═══ Fragmento de lectura ═══
CUADERNO DE VIAJES: Mis recuerdos de Caracas

Poco antes de aterrizar a través de los altavoces del avión comienza a sonar un pegadizo ritmo caribeño; el DC10 bailaba y enfila las pistas de Maiquetia; se aproxima a través de una zona montañosa, al tiempo vemos las pequeñas chabolas de la Guaira. Y de repente, suavemente, el piloto posa el aparato en un aeropuerto que bullía actividad.

La apariencia del aeropuerto de Simón Bolivar-Maiquetía, hoy en día es alicaído y triste. Ya no hay largas filas de imponentes DC 10 de VIASA. Lineas Aéreas de Venezuela. No hay compañías internacionales, y una flota desvencijada mueve un insignificante número de pasajeros. Yo recuerdo entrar en el país de la alegría. Música y más música, cadera cadera, marcha marcha. No dejaría de sonar durante todo el viaje.

Las infraestructuras de Venezuela se han quedado paralizadas; no se construye prácticamente nada y todo lo que hay, se derrumba se colapsa o se deteriora alarmantemente. La autopista que comunica Caracas con el aeropuerto, cruza varios puentes. Uno de ellos hasta se colapsó, por el abandono. Grandes coches, circulaban por la autopista en un país en donde el agua es más cara que la gasolina.

Miro hacia los lados. hay una especie de cutres poblados multicolores, que alfombraban las colinas a uno y otro lado. Como pequeños cuadraditos de azúcar colocados en montoncitos en un mostrador; desordenados y curiosos. Se llaman «ranchitos», y son ni más y menos que normes zonas chabolista, que favorecieron el triunfo de Chávez, en un país que en estos momentos se dirige al precipicio.
═══
● **Instrucción**:
Reproduce sin cambios el fragmento del relato sobre Caracas que va desde "La apariencia del" hasta "que la gasolina.".
═══ Listado de datos ═══
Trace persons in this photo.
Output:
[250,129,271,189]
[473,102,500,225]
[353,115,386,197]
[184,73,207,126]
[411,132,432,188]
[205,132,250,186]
═══
● **Solución**:
La apariencia del aeropuerto de Simón Bolivar-Maiquetía, hoy en día es alicaído y triste. Ya no hay largas filas de imponentes DC 10 de VIASA. Lineas Aéreas de Venezuela. No hay compañías internacionales, y una flota desvencijada mueve un insignificante número de pasajeros. Yo recuerdo entrar en el país de la alegría. Música y más música, cadera cadera, marcha marcha. No dejaría de sonar durante todo el viaje.

Las infraestructuras de Venezuela se han quedado paralizadas; no se construye prácticamente nada y todo lo que hay, se derrumba se colapsa o se deteriora alarmantemente. La autopista que comunica Caracas con el aeropuerto, cruza varios puentes. Uno de ellos hasta se colapsó, por el abandono. Grandes coches, circulaban por la autopista en un país en donde el agua es más cara que la gasolina.